• DATA FOR THE TASK:
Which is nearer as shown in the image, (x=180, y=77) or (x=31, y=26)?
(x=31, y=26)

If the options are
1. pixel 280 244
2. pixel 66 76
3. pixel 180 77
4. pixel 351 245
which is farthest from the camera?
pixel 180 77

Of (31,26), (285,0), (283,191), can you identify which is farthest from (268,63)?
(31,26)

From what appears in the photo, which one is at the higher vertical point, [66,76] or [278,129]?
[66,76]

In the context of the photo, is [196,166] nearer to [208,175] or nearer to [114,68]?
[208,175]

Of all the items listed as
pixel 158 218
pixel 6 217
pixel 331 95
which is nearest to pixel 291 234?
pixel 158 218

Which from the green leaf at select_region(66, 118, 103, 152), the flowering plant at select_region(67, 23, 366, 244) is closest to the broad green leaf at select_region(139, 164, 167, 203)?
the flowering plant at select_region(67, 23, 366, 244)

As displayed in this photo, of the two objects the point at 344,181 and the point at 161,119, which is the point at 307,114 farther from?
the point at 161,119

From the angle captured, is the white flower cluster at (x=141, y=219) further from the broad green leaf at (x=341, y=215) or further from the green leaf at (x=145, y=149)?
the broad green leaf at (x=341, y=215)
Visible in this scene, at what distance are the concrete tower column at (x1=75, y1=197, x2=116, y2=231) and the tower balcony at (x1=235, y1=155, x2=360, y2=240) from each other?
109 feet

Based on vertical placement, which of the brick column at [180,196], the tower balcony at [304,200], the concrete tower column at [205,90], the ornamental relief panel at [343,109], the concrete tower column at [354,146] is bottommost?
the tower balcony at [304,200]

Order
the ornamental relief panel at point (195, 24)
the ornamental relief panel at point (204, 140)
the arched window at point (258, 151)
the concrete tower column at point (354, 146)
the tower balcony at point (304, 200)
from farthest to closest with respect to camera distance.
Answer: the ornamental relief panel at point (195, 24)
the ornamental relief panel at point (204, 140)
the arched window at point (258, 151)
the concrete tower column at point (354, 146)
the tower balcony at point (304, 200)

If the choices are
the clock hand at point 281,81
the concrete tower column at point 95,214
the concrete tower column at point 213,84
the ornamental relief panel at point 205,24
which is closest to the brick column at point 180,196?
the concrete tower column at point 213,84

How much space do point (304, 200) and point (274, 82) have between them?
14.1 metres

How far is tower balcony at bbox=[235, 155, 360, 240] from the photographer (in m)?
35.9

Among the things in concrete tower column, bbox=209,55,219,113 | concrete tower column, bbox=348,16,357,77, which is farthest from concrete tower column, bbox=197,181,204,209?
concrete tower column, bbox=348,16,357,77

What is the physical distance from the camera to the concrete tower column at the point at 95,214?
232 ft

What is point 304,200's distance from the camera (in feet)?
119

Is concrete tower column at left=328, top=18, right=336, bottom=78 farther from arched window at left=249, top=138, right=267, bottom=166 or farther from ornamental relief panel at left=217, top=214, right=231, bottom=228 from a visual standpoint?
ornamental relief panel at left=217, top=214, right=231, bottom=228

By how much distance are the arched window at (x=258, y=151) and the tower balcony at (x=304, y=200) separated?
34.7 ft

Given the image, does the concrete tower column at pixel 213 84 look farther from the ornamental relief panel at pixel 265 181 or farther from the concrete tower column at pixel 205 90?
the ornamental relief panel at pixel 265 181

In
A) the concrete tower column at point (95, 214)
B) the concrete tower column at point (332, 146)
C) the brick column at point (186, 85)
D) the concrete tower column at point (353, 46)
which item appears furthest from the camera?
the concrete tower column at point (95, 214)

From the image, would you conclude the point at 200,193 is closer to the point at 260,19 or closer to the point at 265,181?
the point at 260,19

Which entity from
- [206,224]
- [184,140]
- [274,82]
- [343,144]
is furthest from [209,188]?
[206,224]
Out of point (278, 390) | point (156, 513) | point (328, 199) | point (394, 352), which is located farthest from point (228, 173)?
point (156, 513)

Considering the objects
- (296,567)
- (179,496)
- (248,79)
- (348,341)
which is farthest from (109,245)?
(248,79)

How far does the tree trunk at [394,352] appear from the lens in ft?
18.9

• STATED GOAL: Nothing outside the span should appear: transcribe the lines from the one containing "What is the" through the last line of the records.

• RESPONSE FOR THIS EXERCISE:
What is the physical distance from the camera to the concrete tower column at the point at 95,214?
232 ft

What is point 304,200's distance from the camera (in feet)?
119

Is concrete tower column at left=328, top=18, right=336, bottom=78 farther from arched window at left=249, top=138, right=267, bottom=166 or farther from ornamental relief panel at left=217, top=214, right=231, bottom=228 from a visual standpoint?
ornamental relief panel at left=217, top=214, right=231, bottom=228

By how much distance are the arched window at (x=258, y=151) and the tower balcony at (x=304, y=200) separated?
34.7 ft

Given the image, does the concrete tower column at pixel 213 84 look farther from the ornamental relief panel at pixel 265 181 or farther from the concrete tower column at pixel 205 90?
the ornamental relief panel at pixel 265 181

In
A) the concrete tower column at point (95, 214)
B) the concrete tower column at point (332, 146)
C) the brick column at point (186, 85)
D) the concrete tower column at point (353, 46)
which item appears furthest from the camera?
the concrete tower column at point (95, 214)

From the image, would you conclude the point at 200,193 is closer to the point at 260,19 or closer to the point at 265,181?
the point at 260,19

Which entity from
- [206,224]
- [184,140]
- [274,82]
- [343,144]
is furthest from [209,188]?
[206,224]
Out of point (278, 390) | point (156, 513) | point (328, 199) | point (394, 352), which is located farthest from point (228, 173)?
point (156, 513)

Considering the objects
- (296,567)
- (179,496)
- (248,79)
- (348,341)
which is farthest from (109,245)?
(248,79)

How far does the tree trunk at [394,352] appear from the lens in ft?
18.9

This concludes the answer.